> **PAGE EXCERPT**:
-- -- --

Construction Contractors are normally contractually obliged to arrange certain insurance covers of which the insurance of the contract works and the associated public liability are the most important.
To ensure continuity of cover and peace of mind it is common practice for a contractor to arrange a blanket annual contract works policy to cover all contracts which fall within a pre-arranged contract value limitation and construction period.
In the continuous quest for lower premiums brokers regularly tend to change underwriters to obtain a saving in premium, without realising what the implications may be for the Insured regarding “work in progress”.
Most underwriters’ operative clause states that insured contracts are those contracts commenced by the contractor during the period of insurance. Therefore all contracts commenced prior to the inception (work in progress) falls outside the scope of the cover afforded by the replacement policy. At best some underwriters will only insure the future work of an existing contract excluding all work already carried out.
There are a number of cancellation and non-renewal clauses in the market that can be summarised as follows:
- Outright cancellation and a clear cut off.
- Cancellation for new contracts and an automatic run off for work in progress.

-- -- --

> **AIM OF THE EXERCISE**: Pick up the passage on contract works insurance after its final line and keep writing.

> **LISTING**:
-- -- --

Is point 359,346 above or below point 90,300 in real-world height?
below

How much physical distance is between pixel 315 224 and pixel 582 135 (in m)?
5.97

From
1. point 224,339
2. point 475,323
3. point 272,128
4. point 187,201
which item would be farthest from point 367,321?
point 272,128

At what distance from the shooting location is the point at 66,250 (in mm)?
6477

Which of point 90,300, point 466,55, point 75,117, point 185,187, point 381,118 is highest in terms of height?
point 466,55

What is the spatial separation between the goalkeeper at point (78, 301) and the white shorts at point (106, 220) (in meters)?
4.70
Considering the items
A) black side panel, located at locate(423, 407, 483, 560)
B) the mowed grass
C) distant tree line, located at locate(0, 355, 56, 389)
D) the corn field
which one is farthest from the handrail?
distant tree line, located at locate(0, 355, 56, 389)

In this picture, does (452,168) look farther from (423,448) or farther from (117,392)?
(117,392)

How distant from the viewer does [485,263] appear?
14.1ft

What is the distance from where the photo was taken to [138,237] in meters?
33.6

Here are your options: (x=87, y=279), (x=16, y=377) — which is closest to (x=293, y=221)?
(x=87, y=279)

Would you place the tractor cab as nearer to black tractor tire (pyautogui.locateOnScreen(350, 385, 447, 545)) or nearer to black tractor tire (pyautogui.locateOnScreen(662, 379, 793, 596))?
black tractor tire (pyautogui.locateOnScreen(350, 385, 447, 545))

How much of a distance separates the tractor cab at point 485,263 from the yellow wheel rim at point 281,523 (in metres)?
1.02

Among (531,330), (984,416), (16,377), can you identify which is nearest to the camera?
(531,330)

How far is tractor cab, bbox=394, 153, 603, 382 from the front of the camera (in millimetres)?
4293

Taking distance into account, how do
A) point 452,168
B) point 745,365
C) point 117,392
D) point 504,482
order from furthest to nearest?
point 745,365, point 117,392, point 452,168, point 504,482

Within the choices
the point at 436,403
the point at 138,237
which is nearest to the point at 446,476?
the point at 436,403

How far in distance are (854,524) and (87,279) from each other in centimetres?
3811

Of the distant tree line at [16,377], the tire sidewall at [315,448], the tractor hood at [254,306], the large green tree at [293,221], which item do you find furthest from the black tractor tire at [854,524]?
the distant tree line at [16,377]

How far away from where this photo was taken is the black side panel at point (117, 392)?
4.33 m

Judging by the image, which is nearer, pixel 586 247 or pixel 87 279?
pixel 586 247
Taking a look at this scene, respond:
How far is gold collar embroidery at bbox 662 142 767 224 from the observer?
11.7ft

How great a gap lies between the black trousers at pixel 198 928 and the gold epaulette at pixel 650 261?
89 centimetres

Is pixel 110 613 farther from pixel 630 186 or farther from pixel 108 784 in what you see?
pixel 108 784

-- -- --

> **EXPECTED OUTPUT**:
- Cancelation with run off at the Insured’s request.
- Cancellation and run off only by invitation of the Insurer.
All of these clauses will have a financial impact for the Insured, which is not fully explained to the insured, whether being an additional premium for the run off cover, with the existing insurer to ensure continuity in cover, or run on cover for future work on existing sites with the new underwriter and in the latter instance an uninsured portion of the work already completed.
Unfortunately not all brokers are aware of the implications to change underwriters at renewal without addressing the issues around work in progress and the continuity of cover which only becomes apparent at the time of a loss and the consequent rejection of a claim.
It is therefore of the utmost importance that the broker acquaint himself with the cancellation conditions of the expiring policy before advising his client to change underwriters in order to ensure that there is an uninterrupted continuation of insurance cover following the transition.
Specific contract policies normally do not have a cancellation clause other than for non- payment of the premium. However some brokers utilise an annual contract works policy to insure a specific contract, mainly to obtain the benefit to pay the premium monthly.
The risk attached to this practice is that should the insurer for whatever reason terminate the policy midterm the contractor may find himself without insurance cover for a partial completed contract and for which he may not be able to obtain substitute insurance.
Brokers should think twice in the pursuit to obtain lower premiums and always consider what is in the best interest of the insured and not what is the most convenient.
Kobus van Niekerk.
FCII. Chartered Insurer.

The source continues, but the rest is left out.